■ What to work on:
Repeat exactly the lines from the line containing "Which is nearest to backpack" to the last line of the listing, including both.

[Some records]
● ● ● ●

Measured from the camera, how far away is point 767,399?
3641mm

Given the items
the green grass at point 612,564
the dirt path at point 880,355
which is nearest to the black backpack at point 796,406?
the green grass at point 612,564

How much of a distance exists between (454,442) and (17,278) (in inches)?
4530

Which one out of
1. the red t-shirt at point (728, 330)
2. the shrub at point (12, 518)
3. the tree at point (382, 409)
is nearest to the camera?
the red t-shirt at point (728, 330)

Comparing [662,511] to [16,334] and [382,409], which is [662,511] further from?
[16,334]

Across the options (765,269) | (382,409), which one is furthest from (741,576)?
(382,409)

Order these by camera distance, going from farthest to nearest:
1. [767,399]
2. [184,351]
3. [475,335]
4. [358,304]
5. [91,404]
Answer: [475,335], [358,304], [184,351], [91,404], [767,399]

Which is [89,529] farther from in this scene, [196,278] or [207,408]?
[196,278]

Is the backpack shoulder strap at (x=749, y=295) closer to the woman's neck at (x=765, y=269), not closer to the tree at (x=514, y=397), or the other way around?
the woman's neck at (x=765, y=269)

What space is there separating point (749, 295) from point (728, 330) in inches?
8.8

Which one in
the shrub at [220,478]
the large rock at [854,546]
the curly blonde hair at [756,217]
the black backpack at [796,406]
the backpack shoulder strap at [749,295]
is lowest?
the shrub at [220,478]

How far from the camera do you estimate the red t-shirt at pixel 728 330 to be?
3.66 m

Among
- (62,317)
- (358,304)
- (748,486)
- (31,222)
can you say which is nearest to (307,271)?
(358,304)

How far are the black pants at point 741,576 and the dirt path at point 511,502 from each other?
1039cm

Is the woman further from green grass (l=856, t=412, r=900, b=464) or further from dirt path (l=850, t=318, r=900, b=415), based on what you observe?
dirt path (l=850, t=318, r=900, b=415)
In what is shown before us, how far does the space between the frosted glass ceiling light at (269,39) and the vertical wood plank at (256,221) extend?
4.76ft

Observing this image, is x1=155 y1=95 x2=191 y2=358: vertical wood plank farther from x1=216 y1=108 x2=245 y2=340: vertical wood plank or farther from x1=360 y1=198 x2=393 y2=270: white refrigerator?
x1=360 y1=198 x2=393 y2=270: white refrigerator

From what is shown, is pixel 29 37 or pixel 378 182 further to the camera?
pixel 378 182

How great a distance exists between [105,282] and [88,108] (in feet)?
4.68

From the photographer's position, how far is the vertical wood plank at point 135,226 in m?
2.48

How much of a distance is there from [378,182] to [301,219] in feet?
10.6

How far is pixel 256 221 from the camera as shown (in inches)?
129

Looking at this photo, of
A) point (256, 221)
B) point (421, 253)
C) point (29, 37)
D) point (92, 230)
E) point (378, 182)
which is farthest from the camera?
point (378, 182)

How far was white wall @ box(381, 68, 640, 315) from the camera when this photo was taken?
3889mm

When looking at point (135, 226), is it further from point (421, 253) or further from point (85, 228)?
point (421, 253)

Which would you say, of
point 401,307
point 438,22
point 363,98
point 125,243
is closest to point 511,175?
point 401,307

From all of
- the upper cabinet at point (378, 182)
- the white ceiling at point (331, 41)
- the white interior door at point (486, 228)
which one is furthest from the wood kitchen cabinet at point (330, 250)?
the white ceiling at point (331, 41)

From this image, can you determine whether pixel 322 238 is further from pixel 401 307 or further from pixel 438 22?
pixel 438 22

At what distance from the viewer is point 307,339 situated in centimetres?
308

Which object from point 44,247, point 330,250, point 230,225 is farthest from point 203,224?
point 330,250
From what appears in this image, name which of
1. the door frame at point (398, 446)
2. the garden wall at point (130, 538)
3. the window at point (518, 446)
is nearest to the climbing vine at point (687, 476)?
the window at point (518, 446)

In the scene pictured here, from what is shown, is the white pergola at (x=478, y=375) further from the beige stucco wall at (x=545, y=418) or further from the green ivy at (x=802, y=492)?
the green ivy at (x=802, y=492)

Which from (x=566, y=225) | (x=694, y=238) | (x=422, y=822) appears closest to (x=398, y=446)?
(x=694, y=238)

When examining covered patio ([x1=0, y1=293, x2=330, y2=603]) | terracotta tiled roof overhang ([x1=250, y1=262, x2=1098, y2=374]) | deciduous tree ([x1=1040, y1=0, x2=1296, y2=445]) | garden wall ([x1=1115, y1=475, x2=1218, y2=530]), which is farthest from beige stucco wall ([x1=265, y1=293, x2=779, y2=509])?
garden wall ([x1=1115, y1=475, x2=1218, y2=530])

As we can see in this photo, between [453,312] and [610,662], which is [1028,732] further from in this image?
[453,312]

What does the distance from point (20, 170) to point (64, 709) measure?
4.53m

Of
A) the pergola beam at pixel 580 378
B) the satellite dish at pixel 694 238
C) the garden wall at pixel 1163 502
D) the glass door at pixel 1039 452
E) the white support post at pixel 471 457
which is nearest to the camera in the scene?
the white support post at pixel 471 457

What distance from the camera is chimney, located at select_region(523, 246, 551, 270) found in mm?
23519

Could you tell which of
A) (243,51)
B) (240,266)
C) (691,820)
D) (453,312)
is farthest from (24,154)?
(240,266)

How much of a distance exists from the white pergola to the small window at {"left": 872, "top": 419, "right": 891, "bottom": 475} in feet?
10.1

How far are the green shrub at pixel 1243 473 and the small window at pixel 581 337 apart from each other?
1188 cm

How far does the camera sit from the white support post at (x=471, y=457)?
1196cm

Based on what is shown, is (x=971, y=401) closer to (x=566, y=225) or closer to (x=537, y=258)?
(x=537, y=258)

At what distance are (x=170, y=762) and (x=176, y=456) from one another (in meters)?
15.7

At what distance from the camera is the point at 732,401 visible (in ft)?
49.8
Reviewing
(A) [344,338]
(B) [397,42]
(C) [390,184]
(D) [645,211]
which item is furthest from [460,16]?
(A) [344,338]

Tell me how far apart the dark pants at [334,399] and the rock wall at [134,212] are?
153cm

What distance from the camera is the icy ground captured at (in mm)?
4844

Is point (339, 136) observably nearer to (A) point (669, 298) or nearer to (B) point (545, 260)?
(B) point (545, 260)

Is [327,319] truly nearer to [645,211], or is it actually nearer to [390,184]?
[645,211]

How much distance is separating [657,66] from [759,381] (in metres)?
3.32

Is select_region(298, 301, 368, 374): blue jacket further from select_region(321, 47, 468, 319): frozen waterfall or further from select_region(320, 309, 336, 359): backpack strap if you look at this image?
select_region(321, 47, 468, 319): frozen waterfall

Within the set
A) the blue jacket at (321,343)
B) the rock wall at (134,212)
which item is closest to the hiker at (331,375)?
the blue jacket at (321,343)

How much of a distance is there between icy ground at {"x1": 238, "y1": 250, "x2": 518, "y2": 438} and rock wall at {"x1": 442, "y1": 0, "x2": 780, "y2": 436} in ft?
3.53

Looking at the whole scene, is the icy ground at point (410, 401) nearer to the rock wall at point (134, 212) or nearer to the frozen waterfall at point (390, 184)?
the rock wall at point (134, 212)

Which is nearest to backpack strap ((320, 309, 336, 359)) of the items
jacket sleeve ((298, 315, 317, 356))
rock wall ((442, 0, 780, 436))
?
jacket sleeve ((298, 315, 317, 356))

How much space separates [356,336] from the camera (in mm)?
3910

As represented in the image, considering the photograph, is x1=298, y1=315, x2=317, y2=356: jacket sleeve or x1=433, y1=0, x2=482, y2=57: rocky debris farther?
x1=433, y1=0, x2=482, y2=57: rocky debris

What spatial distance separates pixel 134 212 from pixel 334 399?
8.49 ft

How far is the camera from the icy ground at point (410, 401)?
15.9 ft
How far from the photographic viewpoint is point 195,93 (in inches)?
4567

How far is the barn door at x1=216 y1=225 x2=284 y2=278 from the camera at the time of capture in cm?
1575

● ● ● ●

■ Solution:
Which is nearest to backpack strap ((320, 309, 336, 359)) of the items
jacket sleeve ((298, 315, 317, 356))
rock wall ((442, 0, 780, 436))
?
jacket sleeve ((298, 315, 317, 356))

How much space separates [356,336] from the camera (in mm)?
3910

As represented in the image, considering the photograph, is x1=298, y1=315, x2=317, y2=356: jacket sleeve or x1=433, y1=0, x2=482, y2=57: rocky debris farther?
x1=433, y1=0, x2=482, y2=57: rocky debris

What spatial distance separates pixel 134 212 from pixel 334 399?
8.49 ft

How far is the camera from the icy ground at point (410, 401)?
15.9 ft
How far from the photographic viewpoint is point 195,93 (in inches)?
4567

How far is the barn door at x1=216 y1=225 x2=284 y2=278 from the camera at the time of capture in cm?
1575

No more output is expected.